I think Innocent Blood would have worked well as a short story. This format would have given the reader more of feeling of tension. As it is, the story plodded along until the last 75 pages which I found satisfying. Except for the very creepy and corrupt event that happened in the epilogue. Ugh.

Someone told me, 'If you're looking for a good mystery, you can't go wrong with P.D. James.' For me, that hasn't proved to be the case, but I'm willing to give her another try one of these days.

Thursday, October 1, 2009

Guily Pleasures

Emily Barr's books are guilty pleasures for me. I first came across her writing when traveling in London in 2001 and it seemed every other woman riding on the tube was reading Backpack. You could hardly blame anyone wanting to read a book with a beach on the cover in the middle of February.

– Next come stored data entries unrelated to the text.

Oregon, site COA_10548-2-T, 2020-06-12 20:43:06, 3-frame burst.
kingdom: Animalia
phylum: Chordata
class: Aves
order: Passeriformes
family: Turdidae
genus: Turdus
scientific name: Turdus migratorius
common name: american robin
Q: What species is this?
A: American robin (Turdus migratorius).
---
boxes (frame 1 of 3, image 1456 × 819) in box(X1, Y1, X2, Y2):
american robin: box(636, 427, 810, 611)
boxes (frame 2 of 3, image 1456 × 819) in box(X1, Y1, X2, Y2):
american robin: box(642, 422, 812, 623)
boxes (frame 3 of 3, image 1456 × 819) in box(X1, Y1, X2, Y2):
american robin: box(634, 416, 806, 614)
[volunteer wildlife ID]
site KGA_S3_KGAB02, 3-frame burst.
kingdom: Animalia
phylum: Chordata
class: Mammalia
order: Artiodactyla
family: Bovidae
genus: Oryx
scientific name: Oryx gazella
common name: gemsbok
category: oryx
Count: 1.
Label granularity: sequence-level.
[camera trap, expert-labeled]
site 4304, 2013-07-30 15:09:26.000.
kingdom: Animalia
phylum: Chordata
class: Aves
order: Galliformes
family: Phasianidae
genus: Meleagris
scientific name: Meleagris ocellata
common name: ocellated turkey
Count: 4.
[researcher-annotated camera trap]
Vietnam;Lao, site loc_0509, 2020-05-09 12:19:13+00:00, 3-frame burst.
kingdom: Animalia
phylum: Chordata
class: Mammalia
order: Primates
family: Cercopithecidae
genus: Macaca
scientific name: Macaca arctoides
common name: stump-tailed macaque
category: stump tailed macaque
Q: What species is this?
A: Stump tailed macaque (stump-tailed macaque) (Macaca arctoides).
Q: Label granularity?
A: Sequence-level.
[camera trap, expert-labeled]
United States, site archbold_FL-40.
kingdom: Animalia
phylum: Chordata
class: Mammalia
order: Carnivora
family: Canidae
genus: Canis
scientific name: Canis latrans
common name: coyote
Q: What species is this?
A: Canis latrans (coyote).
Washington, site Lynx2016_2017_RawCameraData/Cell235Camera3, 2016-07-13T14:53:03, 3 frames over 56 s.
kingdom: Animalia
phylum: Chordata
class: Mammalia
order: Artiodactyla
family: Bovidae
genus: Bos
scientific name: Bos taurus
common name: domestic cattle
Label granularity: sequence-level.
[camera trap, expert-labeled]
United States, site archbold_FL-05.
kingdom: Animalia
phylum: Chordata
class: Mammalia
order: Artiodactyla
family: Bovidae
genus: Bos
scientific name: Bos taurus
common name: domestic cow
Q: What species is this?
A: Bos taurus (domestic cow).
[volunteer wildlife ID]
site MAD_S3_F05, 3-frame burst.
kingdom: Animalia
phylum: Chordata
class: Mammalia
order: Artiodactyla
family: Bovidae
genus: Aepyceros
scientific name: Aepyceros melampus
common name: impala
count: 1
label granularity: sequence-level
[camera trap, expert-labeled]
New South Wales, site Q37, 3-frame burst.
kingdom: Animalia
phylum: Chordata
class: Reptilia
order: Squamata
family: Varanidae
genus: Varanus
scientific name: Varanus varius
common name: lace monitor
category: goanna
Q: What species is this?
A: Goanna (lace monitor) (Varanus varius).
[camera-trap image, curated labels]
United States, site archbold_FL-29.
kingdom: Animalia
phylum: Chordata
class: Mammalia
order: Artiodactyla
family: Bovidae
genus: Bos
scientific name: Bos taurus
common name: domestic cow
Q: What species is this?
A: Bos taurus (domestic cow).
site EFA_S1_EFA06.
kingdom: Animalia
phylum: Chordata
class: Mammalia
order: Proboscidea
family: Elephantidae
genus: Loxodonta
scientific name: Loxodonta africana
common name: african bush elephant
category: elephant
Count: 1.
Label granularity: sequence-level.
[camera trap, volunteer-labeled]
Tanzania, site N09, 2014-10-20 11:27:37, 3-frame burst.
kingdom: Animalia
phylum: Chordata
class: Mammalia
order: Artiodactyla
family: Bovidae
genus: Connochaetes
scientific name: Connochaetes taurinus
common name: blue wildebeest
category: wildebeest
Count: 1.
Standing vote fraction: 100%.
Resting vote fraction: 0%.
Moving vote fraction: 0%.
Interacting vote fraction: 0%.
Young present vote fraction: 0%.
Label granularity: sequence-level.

Over the years, I've read most of Barr's books. It was helpful that they were being published here, but the more recent ones have not been.

Barr's latest book, The Life you Want, picks up the story of Tansy, the main character in Backpack. Travel-lover Tansy is living a life she never expected, an ordinary existence, mothering two boys, wife to a man who works late, lusting after her son's teacher, and drinking too much to get through the day. Tansy hears from an old friend in India who needs her help and lucky girl that she is, she is off. After spending a few days alone, Tansy travels to see her friend. Soon, she is spending her days enmeshed in life at the 'center' where her friend lives. But all is not as it should be and Tansy finds herself in the middle of big mess.

I would probably classify Emily Barr's books as chick lit with a twist. She generally writes of women with a secret or as here, women who get in over their head. Some heavy topics, but written with a light and humorous hand. The Life You Want is a fun, escapist read. I could see where the story was going but that didn't spoil any of the fun for me since I was curious to see how Tansy would sort things out. Lots of implausibility in the story, but heck, it's all in good fun.

If you haven't read Emily Barr I certainly do recommend her books.

I probably won't be around again until sometime next week . I have a visitor coming from Florida - good thing I caught him in time to tell him to unpack his shorts, and ask him if he owns any long sleve shirts. I broke down yesterday and turned on the heat. Is that a record?